Vous avez voulu m’écrire au sujet de la situation de votre enfant et de l’utilisation par ce dernier de l’ordinateur fourni par la Région Grand Est dans le cadre de sa scolarité.

Je prends vos remarques avec sérieux et les transmets aux services de la Région en charge du déploiement du lycée 4.0.

Si le numérique présente certes des risques de dépendance, de trouble du sommeil ou de concentration, il en demeure un outil essentiel pour la société actuelle et celle à venir. La distribution d’un ordinateur et la mise en place de supports numériques répond à plusieurs objectifs. Il s’agit d’une part de faciliter et de développer les compétences numériques et informatiques des élèves, qui seront essentiels au monde de demain.

Par ailleurs, cette distribution d’un ordinateur à chaque élève est une politique sociale menée et assumée par la Région Grand Est. Il s’agit de permettre aux élèves issus de milieux défavorisés de disposer gratuitement d’un ordinateur à la fin de leur scolarité et de ne pas les pénaliser par rapport à d’autres élèves.

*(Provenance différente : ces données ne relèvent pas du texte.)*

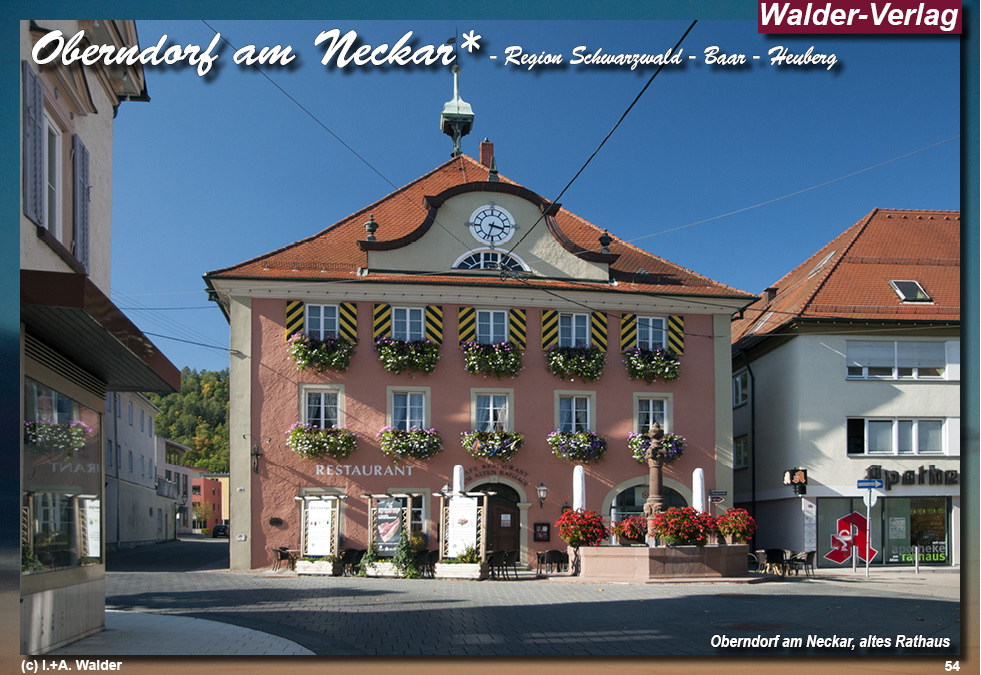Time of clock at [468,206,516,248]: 3:33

Comme tous les outils, les ordinateurs présentent des inconvénients et il s’agit de les limiter du mieux possible. Ces outils numériques présentent notamment des risques pour le développement psychomoteur des enfants, ce qu’avait souligné en début d’année Gabriel Attal, alors Ministre de l’Education nationale et de la Jeunesse. S’agissant des lycéens, il s’agit un public plus âgé, et beaucoup disposent d’ores et déjà d’un téléphone mobile.

Je prends néanmoins bonne note de vos remarques et en tiendrai compte afin de parfaire notre politique du lycée 4.0.